**MATERIAL TO PROCESS:**

■ ■ ■ ■ ■

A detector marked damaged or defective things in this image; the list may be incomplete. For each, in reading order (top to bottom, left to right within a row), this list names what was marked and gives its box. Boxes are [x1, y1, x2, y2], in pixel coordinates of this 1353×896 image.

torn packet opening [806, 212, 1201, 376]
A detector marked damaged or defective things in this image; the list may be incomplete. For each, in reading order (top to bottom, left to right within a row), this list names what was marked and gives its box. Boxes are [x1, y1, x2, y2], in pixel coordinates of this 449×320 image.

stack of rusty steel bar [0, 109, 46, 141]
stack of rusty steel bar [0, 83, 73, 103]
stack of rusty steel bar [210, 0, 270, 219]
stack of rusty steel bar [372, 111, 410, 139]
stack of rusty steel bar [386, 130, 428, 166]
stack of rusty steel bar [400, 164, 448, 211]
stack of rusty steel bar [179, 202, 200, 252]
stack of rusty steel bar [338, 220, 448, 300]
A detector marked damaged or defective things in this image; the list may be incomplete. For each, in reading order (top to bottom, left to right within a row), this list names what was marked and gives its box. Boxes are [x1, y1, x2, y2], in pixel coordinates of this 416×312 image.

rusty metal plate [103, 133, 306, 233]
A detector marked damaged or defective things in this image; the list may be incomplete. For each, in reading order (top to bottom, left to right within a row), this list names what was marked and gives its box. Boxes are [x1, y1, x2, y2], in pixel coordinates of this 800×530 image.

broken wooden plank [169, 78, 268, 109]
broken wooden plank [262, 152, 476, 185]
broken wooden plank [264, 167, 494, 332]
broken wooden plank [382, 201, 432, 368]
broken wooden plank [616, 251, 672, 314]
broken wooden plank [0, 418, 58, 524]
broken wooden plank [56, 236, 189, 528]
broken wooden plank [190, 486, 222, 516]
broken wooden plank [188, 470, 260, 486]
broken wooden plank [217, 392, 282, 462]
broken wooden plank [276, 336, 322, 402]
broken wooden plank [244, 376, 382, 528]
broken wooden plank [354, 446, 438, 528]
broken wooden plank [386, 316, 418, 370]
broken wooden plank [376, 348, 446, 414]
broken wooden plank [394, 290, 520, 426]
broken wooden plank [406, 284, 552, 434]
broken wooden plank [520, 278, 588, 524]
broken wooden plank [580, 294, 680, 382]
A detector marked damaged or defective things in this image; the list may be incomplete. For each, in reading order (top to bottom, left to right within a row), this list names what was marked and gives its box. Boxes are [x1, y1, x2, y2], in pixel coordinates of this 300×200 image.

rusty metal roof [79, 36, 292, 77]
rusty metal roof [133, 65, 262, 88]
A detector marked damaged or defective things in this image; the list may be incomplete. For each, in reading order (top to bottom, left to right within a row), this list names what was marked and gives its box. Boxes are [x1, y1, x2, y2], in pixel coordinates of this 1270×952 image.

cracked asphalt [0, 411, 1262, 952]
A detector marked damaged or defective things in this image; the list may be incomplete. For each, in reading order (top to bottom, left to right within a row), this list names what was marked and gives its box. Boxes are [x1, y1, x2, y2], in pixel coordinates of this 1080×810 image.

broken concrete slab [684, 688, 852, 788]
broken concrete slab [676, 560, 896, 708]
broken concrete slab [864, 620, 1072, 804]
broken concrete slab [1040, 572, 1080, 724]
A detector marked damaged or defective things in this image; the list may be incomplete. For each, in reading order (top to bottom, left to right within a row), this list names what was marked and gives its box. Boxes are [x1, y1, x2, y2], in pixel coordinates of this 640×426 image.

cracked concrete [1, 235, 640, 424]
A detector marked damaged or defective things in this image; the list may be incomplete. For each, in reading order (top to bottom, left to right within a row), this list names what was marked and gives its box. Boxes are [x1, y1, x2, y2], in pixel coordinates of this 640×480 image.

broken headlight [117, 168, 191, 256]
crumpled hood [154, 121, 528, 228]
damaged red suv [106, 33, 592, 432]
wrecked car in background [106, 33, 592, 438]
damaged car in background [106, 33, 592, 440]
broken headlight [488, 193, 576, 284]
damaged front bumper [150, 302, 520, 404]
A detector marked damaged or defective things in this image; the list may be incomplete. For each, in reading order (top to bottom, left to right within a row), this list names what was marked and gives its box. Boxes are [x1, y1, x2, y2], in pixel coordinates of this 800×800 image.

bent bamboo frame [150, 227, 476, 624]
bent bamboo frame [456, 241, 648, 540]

■ ■ ■ ■ ■

**AIM OF THE EXERCISE:**
In the entries, the line containing "this 640×426 image." and every line after it through the last are to be duplicated exactly, and no other line is to be included.

**TASK RESULT:**
A detector marked damaged or defective things in this image; the list may be incomplete. For each, in reading order (top to bottom, left to right within a row), this list names what was marked and gives its box. Boxes are [x1, y1, x2, y2], in pixel coordinates of this 640×426 image.

cracked concrete [1, 235, 640, 424]
A detector marked damaged or defective things in this image; the list may be incomplete. For each, in reading order (top to bottom, left to right within a row), this list names what was marked and gives its box. Boxes are [x1, y1, x2, y2], in pixel coordinates of this 640×480 image.

broken headlight [117, 168, 191, 256]
crumpled hood [154, 121, 528, 228]
damaged red suv [106, 33, 592, 432]
wrecked car in background [106, 33, 592, 438]
damaged car in background [106, 33, 592, 440]
broken headlight [488, 193, 576, 284]
damaged front bumper [150, 302, 520, 404]
A detector marked damaged or defective things in this image; the list may be incomplete. For each, in reading order (top to bottom, left to right within a row), this list names what was marked and gives its box. Boxes are [x1, y1, x2, y2], in pixel coordinates of this 800×800 image.

bent bamboo frame [150, 227, 476, 624]
bent bamboo frame [456, 241, 648, 540]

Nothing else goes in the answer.